__Objective__. In the forum thread about replacing a D300, how much money does pixmedic say can be budgeted for new gear?
>> BEGIN Text provided
# D300 replacement? looking at D7100



## pixmedic (Jun 8, 2013)

Sooooo.... Like a lot of people, we have been holding out for a d300 replacement for a while. 
Don't get me wrong, the D300 has been a great performing camera, but I am ready for something a little newer Tech-wise. 
we drove down to Tampa last night to shoot a wedding today and I have really been thinking of putting some of the proceeds towards a new camera. 
It is looking like after putting new tires on both our cars, and without cutting into any bill money, I can budget about $2000 for new stuff. 
we are pretty well set on fast zooms and primes, so i was thinking of getting a D7100. I resisted the urge for a D7000 because i really liked the AF system in the D300, and the D7100 has it, along with the newer sensor and other new tech goodies. not to mention much better ISO performance than the D300, which will be a plus. 

I know I know...I HAVE briefly considered a D600, but in all reality, its just not necessary. we would lose a lens or two that are DX, we are really fine with a crop frame camera, and i kinda want to pick up another SB700 or two, (somehow we ended up with more light stands than lights, and while we don't USUALLY need more than the 3 speedlights we already have, i like having backups) and maybe a few softboxes. 

Ive been reading reviews on the D7100 and it seems to be a pretty impressive camera and a solid performer. I would love to hear from anyone here that already has one, and how they have liked using it. It appears to be a pretty good successor to the D300 line, so im not sure there is any reason NOT to get one in the next few weeks instead of continuing to wait for a D400.


----------



## Derrel (Jun 8, 2013)

Thom Hogan keeps noting the last few weeks that the Japanese Yen has lost about 30% relative to the dollar over the last _ _ months (not sure of the exact time period), and he has over the last several months, pointed out that Nikon has been offering ridiculous discounts and promotions and rebates on NEWLY-released cameras and lenses, in an effort to sell more equipment. Even if that has meant lowering their profit margins substantially. As he mentions this week, that 30% devaluation in the Yen is allowing/causing a lot of discounting to occur. He also notes that this time is unique, in that there are STILL large stocks of the new cameras AND their predecessor models still in inventory, at retail, all over the place. He predicts that this summer there are going to be some VERY good deals.
>> END Text provided
>> BEGIN Extracted entries
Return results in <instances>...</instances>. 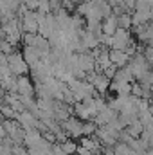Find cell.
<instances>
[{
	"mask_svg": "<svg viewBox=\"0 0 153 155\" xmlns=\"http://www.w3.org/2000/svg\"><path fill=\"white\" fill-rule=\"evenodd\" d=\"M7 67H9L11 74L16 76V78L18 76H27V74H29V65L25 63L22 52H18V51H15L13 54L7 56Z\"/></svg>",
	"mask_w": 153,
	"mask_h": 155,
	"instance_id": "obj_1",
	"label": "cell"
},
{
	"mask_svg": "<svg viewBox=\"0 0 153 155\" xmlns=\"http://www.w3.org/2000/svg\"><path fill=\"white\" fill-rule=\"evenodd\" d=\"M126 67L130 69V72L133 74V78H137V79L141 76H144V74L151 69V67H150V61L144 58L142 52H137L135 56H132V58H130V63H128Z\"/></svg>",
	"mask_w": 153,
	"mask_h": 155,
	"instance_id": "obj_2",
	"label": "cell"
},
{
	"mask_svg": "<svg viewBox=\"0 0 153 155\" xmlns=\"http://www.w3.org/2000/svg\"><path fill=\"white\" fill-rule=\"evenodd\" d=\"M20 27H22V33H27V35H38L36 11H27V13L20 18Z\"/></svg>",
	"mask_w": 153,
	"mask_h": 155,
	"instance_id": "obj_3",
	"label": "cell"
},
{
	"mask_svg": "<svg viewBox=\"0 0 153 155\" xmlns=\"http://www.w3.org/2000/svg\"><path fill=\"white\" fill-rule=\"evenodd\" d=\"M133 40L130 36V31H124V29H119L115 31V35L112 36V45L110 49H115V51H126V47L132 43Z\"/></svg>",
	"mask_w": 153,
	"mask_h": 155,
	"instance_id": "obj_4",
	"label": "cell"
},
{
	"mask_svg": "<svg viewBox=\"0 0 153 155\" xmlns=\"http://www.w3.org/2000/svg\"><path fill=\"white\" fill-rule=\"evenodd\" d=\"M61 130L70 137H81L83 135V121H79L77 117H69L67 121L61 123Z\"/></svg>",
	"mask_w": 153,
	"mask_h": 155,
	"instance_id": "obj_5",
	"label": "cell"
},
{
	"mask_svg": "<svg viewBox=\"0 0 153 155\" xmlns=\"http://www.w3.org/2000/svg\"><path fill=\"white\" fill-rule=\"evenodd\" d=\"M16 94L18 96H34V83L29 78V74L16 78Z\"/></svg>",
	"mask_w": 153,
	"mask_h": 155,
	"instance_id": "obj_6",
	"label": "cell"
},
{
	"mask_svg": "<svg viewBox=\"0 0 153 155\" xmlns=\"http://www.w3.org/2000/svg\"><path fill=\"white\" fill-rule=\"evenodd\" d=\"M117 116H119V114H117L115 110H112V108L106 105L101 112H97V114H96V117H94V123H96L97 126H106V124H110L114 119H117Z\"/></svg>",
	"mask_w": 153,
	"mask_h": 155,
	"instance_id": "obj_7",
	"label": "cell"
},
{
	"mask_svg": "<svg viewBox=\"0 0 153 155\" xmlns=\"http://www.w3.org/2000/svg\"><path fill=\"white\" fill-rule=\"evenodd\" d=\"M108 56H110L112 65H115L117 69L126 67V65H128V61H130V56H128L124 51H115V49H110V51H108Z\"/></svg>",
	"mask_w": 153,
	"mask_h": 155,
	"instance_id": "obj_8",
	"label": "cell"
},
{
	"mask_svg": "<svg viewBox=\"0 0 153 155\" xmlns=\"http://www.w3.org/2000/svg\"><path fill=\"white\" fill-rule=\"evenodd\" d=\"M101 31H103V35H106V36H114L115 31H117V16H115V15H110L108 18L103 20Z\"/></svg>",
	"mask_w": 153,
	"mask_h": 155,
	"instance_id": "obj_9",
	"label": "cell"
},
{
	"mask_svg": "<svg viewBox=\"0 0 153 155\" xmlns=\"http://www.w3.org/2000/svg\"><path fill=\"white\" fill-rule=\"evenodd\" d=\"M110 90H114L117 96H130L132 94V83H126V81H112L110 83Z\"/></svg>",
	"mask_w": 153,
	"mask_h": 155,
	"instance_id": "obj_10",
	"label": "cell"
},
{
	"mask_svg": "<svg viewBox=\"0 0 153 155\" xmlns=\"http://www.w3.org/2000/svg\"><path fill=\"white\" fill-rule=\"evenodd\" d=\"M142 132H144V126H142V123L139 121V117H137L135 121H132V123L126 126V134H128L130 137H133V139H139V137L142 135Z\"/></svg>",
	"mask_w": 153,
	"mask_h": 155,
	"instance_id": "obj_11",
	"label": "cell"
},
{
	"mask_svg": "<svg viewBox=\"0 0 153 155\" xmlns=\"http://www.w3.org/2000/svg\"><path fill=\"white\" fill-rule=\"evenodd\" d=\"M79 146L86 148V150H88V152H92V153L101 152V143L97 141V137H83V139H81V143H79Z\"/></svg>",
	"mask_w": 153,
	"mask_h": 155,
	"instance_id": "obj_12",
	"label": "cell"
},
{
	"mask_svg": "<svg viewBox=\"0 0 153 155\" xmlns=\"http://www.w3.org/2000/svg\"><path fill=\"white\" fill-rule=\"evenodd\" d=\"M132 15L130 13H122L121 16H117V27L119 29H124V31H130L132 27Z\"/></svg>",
>> END Extracted entries
__Final result__. About $2000.